<<<<

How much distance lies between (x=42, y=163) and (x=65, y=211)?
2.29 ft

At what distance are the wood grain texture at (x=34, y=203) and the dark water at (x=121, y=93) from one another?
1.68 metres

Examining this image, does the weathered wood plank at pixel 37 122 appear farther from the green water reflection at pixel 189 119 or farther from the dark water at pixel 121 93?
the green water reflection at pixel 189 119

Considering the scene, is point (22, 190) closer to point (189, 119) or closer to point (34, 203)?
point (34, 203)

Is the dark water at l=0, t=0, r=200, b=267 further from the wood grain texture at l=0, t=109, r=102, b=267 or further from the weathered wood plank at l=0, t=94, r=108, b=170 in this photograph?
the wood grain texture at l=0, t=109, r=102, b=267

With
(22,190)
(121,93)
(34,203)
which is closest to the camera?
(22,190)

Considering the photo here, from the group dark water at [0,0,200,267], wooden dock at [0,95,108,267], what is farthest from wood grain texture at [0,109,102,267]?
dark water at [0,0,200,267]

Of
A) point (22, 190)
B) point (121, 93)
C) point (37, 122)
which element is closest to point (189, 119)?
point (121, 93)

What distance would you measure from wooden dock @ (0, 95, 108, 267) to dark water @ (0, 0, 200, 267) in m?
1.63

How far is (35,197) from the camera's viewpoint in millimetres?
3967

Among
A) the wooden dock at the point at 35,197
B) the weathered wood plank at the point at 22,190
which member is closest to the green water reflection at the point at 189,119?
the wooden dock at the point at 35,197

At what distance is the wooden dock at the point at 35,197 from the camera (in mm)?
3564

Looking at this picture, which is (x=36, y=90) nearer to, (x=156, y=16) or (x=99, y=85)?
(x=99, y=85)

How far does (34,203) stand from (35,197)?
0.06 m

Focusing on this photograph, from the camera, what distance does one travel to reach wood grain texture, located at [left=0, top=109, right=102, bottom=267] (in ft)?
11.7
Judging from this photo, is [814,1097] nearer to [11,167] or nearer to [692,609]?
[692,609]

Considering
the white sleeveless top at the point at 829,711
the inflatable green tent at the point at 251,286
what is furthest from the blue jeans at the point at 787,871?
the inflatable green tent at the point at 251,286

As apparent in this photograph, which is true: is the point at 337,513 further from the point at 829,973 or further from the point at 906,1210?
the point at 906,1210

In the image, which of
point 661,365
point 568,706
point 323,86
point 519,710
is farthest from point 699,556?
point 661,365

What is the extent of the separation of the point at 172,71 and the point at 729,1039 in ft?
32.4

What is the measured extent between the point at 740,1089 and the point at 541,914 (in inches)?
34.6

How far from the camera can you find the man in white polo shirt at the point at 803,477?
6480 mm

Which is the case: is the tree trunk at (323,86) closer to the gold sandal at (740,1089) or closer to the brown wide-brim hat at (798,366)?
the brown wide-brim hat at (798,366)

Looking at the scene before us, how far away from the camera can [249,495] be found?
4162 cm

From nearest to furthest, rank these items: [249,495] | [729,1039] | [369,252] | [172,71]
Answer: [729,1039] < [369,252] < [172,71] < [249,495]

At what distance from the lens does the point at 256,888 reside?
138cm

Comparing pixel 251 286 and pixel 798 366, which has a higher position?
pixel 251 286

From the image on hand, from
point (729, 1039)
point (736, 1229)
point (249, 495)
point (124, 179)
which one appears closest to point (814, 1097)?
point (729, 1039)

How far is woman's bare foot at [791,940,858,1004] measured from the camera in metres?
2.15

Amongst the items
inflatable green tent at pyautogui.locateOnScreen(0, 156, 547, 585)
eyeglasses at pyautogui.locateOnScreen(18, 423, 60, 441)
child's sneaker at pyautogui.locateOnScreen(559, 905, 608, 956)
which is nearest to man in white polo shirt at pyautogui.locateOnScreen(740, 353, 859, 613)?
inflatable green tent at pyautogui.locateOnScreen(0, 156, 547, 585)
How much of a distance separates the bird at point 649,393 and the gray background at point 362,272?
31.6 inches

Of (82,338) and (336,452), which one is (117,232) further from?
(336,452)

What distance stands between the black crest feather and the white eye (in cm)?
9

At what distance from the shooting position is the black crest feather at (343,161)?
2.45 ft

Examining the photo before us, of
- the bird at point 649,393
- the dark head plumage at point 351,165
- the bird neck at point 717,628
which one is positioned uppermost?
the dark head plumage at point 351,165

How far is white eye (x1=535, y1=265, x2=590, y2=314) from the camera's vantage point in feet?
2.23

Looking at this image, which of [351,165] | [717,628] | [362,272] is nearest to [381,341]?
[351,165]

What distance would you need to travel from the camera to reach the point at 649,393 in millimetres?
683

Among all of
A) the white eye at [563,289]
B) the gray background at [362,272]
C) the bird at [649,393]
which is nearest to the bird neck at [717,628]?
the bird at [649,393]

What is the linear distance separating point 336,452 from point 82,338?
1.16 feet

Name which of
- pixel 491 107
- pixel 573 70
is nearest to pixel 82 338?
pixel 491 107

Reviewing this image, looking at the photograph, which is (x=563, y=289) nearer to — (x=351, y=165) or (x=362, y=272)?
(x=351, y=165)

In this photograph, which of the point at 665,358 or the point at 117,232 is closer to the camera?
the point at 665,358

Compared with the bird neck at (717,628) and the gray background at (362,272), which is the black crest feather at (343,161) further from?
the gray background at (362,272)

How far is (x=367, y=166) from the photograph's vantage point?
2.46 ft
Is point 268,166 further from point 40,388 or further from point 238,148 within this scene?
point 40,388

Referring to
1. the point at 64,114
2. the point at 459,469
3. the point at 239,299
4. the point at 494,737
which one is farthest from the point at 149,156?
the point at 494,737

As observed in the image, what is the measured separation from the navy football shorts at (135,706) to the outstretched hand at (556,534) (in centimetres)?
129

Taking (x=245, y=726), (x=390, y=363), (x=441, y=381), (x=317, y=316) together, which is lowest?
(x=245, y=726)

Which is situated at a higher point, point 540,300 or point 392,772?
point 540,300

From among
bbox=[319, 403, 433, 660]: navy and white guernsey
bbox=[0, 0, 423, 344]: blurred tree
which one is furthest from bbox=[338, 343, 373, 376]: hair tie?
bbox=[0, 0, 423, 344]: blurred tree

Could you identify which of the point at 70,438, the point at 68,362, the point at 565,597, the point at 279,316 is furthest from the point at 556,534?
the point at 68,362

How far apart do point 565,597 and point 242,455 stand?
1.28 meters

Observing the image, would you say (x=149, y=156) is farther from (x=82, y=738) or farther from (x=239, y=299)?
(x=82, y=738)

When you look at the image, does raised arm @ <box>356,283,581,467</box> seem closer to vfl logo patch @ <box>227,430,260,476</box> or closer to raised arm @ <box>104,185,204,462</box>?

>>>>

● GOAL
Lay out the stretch of records from the start through the line containing "1.68 metres" as a two-column CSV with the header columns text and value. Give one row per record, with its text and its answer each in a single quoted field and any line breaks replaced by spaces.

● EXERCISE OUTPUT
text,value
"How much distance lies between (x=42, y=163) and (x=65, y=211)?","2.29 ft"
"At what distance are the wood grain texture at (x=34, y=203) and the dark water at (x=121, y=93) from one another?","1.68 metres"